I wish you the best of luck.
The biggest concern with rib fractures is with damage to the underlying lung. If the ribs are merely cracked, they will heal fairly promptly. If they are broken in such a fashion that the ends are displaced with respect to one another, the fracture is unstable, and there exists a constant risk of a puncture of the lung (see the thread on pneumothorax). In that case, I would advise someone not to dive for at least 4 to 6 weeks, until callus has stabilized the fractures.
With a cracked rib, the big issue is pain and the unwillingness to take a full, deep breath because of it. Once the pain has begun to decrease to where breathing is pretty effortless, it should be all right to dive. You can't immobilize ribs, and there is little point to avoiding mild activity.
Dislocated ribs hurt like stink -- but after two or three days, when the first, intense pain has decreased, a chiropractor can often put them back in place, with enormous relief to the patient. It is important to know that they are not cracked, though, because chiropractic intervention with cracked ribs can make the patient much worse. (Ask me how I know this!)
What LCF said (post #18). There is not much to do for broken ribs except to tape 'em up and do pain relieving things. But if you have a displaced fracture and puncture the lung's lining, you may get a pneumothorax that will finish your diving.

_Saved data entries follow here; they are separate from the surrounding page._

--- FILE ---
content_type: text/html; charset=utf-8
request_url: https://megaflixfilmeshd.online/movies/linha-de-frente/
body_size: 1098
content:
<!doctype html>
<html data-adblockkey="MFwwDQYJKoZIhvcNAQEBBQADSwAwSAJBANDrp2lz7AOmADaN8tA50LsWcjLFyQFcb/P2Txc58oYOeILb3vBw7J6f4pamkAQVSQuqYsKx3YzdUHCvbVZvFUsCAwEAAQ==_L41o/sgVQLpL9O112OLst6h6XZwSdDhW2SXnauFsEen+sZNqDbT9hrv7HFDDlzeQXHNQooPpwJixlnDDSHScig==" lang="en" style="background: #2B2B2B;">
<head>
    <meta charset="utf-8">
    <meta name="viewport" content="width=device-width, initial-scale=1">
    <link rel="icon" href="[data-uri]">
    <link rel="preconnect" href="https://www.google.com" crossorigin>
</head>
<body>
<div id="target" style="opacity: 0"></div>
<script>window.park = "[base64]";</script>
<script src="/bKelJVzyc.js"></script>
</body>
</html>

See a doc and have a chest x-ray; go from there. And feel better!
Barbara
Barbara/San Francisco
Actually, we don't tape rib fractures any more. What happens when you do that is that people develop pneumonia, from inability to expand the lung and clear secretions. Treatment nowadays is just pain medications and good pulmonary toilet.
Also, a traumatic pneumothorax is not the death sentence to diving that a spontaneous one is, because it does not necessarily imply any problem with the underlying lung.